Just using Option<T>
isn't enough. This is explained in the tutorial. In particular, Option
distinguishes between absence and presence. The only standard way of expressing absence in CSV data is by leaving the field empty. Values like the string null
are merely conventions and cannot always be relied on.
This is why csv::invalid_option
exists. Namely, if you have a numeric field, and some of its values are null
, then tagging that field with csv::invalid_option
will cause null
to get translated to None
instead of producing an error.
However, csv::invalid_option
doesn't work if your field is a normal string value, since null
is a valid String
. It also doesn't work if you want to distinguish between missing values and invalid values. So in those cases, yes, you have do an additional check yourself.
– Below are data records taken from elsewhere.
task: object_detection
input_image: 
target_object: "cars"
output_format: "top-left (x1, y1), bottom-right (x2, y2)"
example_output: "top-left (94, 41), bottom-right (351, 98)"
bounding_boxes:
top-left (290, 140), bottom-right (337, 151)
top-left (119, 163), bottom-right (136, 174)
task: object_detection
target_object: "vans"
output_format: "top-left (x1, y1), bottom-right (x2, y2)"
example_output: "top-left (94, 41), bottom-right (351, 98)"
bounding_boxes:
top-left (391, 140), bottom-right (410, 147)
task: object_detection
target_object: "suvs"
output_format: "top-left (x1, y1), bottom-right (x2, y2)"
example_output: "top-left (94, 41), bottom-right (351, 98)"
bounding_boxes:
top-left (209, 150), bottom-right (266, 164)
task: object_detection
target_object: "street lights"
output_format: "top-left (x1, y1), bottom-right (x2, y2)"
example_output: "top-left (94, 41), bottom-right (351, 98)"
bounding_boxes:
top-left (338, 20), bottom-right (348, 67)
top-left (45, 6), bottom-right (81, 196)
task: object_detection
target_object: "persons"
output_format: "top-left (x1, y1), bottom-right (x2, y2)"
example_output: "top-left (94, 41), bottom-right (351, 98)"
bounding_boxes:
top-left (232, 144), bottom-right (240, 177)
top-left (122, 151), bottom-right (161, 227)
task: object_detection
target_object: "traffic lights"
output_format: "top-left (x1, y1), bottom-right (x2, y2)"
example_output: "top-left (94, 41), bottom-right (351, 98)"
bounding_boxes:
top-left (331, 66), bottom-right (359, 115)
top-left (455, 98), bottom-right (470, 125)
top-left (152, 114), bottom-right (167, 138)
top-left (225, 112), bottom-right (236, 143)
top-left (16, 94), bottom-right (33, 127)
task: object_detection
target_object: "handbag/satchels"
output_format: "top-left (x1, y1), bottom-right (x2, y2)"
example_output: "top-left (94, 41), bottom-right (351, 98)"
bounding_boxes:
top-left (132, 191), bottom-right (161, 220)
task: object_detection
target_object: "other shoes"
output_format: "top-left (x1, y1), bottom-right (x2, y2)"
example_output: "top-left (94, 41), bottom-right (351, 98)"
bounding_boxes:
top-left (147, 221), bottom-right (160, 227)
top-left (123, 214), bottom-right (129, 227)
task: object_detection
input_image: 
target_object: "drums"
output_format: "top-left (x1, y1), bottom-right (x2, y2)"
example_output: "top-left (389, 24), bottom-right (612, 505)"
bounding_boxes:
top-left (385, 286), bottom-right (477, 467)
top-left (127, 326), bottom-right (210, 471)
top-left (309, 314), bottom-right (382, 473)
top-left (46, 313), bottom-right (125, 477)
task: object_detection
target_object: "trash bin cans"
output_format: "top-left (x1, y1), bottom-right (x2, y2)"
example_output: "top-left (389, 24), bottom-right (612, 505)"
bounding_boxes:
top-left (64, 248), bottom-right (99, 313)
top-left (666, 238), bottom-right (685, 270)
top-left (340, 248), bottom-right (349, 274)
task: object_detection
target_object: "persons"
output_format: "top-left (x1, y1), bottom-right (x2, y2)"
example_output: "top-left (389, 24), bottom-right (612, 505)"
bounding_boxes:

Personally, the way I'd do this is in the same style as csv::invalid_option
. Here's a full example:
use serde::Deserialize;
#[derive(Clone, Debug, Deserialize)]
struct Row {
city: String,
country: String,
#[serde(deserialize_with = "nullable")]
mayor: Option<String>,
#[serde(deserialize_with = "nullable")]
pop: Option<u64>,
}
fn main() -> Result<(), Box<dyn std::error::Error>> {
let data = "\
city,country,mayor,pop
Marlborough,United States,Arthur Vigeant,39825
Boston,United States,null,null
";
let mut rdr = csv::Reader::from_reader(data.as_bytes());
for result in rdr.deserialize() {
let row: Row = result?;
eprintln!("{:?}", row);
}
Ok(())
}
fn nullable<'de, D, T, E>(de: D) -> Result<Option<T>, D::Error>
where
D: serde::Deserializer<'de>,
Option<T>: serde::Deserialize<'de>,
T: std::str::FromStr<Err=E>,
E: std::error::Error,
{
use serde::de::Error;
let val = String::deserialize(de)?;
if val.is_empty() || val == "null" {
Ok(None)
} else {
val.parse().map(Some).map_err(|e: E| D::Error::custom(e.to_string()))
}
}
And the output is:
$ cargo run
Compiling csv-nullable v0.1.0 (/tmp/csv-nullable)
Finished dev [unoptimized + debuginfo] target(s) in 0.57s
Running `target/debug/csv-nullable`
Row { city: "Marlborough", country: "United States", mayor: Some("Arthur Vigeant"), pop: Some(39825) }
Row { city: "Boston", country: "United States", mayor: None, pop: None }
With that said, this is needlessly hard (it didn't take me long to come up with the solution, but it took me about 30 minutes to confirm that I couldn't do any better), and notice that the above solution relies on FromStr
to parse the contents of a non-null field into the expected type. This is probably fine in practice for most cases, but may not be appropriate in every case. So I filed this issue to make defining "null" in your CSV data configurable.